* [TEXT EXCERPT]

========

- Born: 1958 (age 67–68)

Academic background
- Alma mater: Harvard University Massachusetts Institute of Technology
- Doctoral advisor: Franklin M. Fisher

Academic work
- Discipline: Economics
- Institutions: Stanford University Northwestern University Princeton University
- Website: Information at IDEAS / RePEc;

= Douglas Bernheim =

American professor of economics

B. Douglas Bernheim (born 1958) is an American economics professor, and currently the Edward Ames Edmunds Professor of Economics at Stanford University; his previous academic appointments have included an endowed chair in Economics and Business Policy at Princeton University and an endowed chair in Insurance and Risk Management at Northwestern University’s J.L. Kellogg Graduate School of Management, Department of Finance. He has published articles in academic journals, and has received a number of awards recognizing his contributions to the field of economics. He is a partner with Bates White, an economic consulting firm with offices in Washington, D.C., and San Diego.

========

* [WRITTEN PROBLEM]
Condense the paragraph of the Douglas Bernheim profile above that begins "B. Douglas Bernheim (born 1958)" into a short bulleted list of its main facts.

* [SOURCE EXCERPT]

========

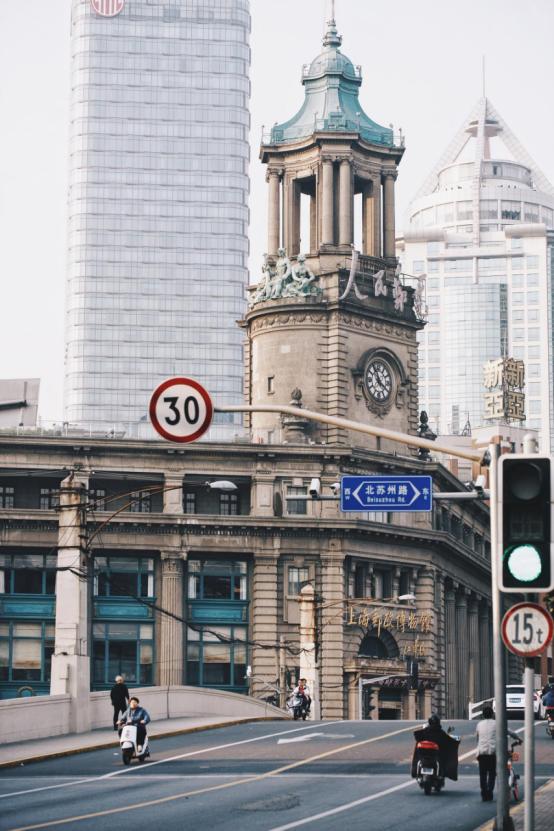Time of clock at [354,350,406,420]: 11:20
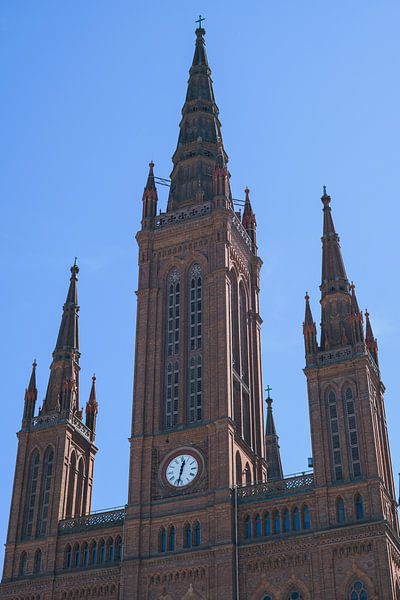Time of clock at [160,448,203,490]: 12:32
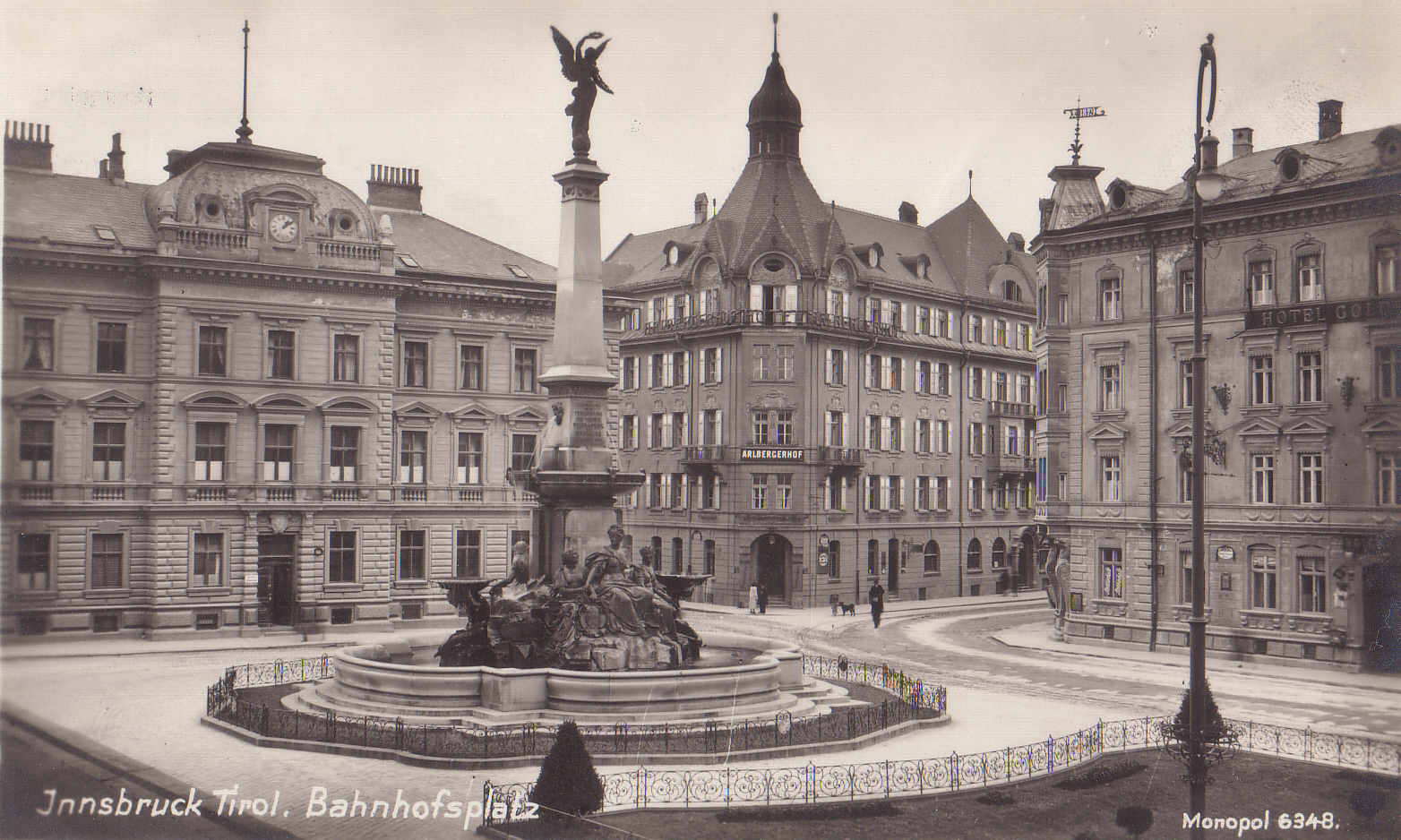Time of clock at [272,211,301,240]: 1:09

========

* [WRITTEN ANSWER]
- Born in 1958; American economics professor
- Currently the Edward Ames Edmunds Professor of Economics at Stanford University
- Previously held an endowed chair in Economics and Business Policy at Princeton University
- Previously held an endowed chair in Insurance and Risk Management at Northwestern University's J.L. Kellogg Graduate School of Management, Department of Finance
- Has published in academic journals and received several awards for his contributions to economics
- Partner with Bates White, an economic consulting firm with offices in Washington, D.C., and San Diego